All records that follow are to be copied exactly, with images omitted.

···

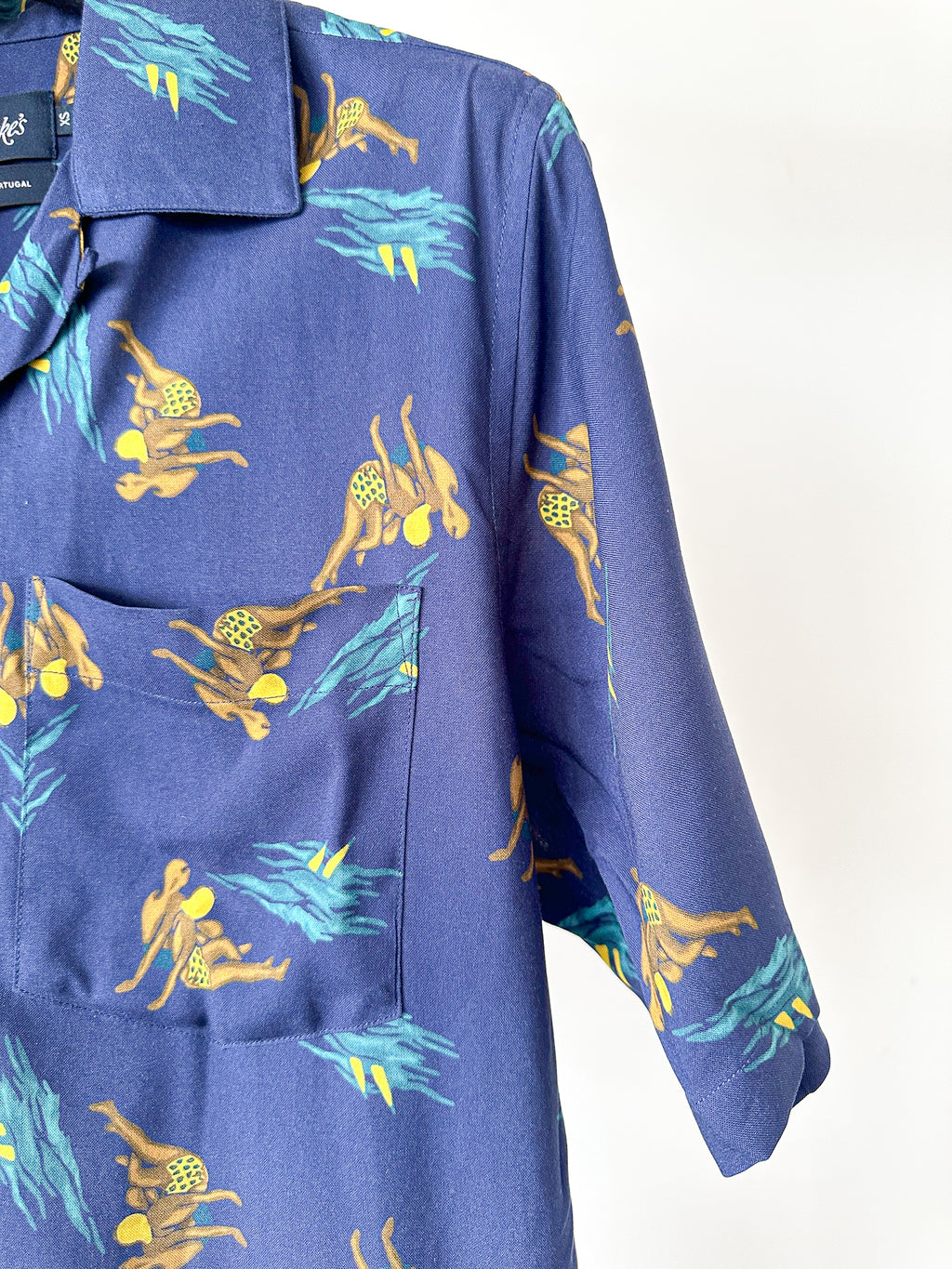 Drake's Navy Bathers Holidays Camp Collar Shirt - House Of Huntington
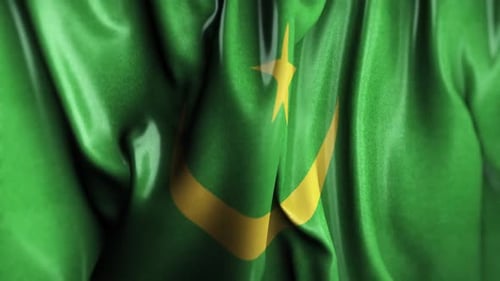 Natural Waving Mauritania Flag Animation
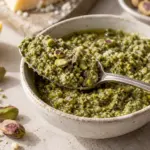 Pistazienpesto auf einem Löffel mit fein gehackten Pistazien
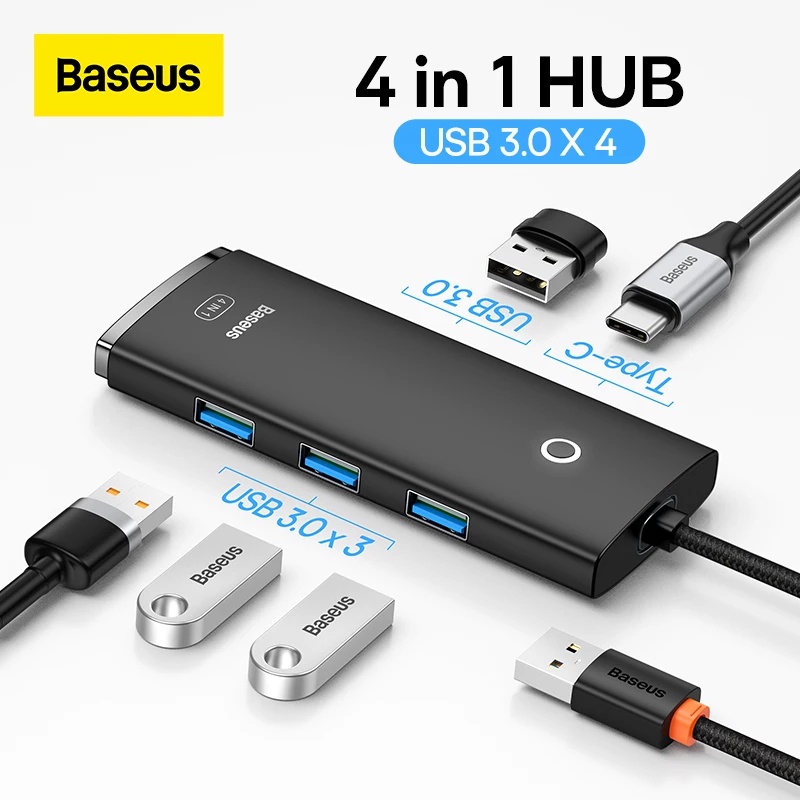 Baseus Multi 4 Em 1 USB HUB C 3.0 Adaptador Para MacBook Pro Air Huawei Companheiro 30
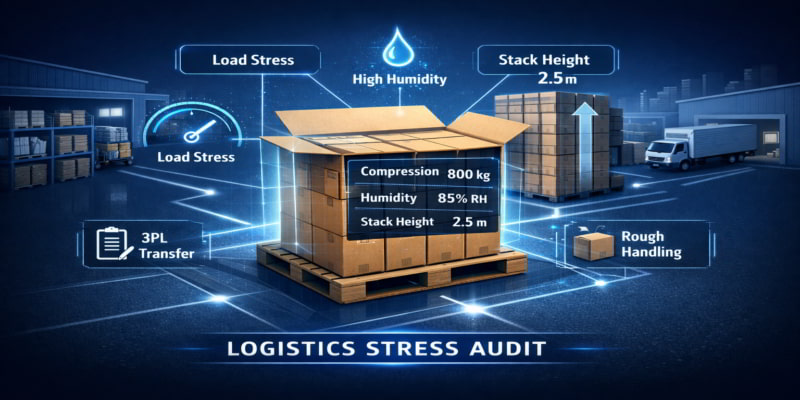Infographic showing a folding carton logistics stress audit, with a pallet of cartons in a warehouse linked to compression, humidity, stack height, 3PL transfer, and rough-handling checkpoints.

···

■ **Task answer**
 Drake's Navy Bathers Holidays Camp Collar Shirt - House Of Huntington
 Natural Waving Mauritania Flag Animation
 Pistazienpesto auf einem Löffel mit fein gehackten Pistazien
 Baseus Multi 4 Em 1 USB HUB C 3.0 Adaptador Para MacBook Pro Air Huawei Companheiro 30
Infographic showing a folding carton logistics stress audit, with a pallet of cartons in a warehouse linked to compression, humidity, stack height, 3PL transfer, and rough-handling checkpoints.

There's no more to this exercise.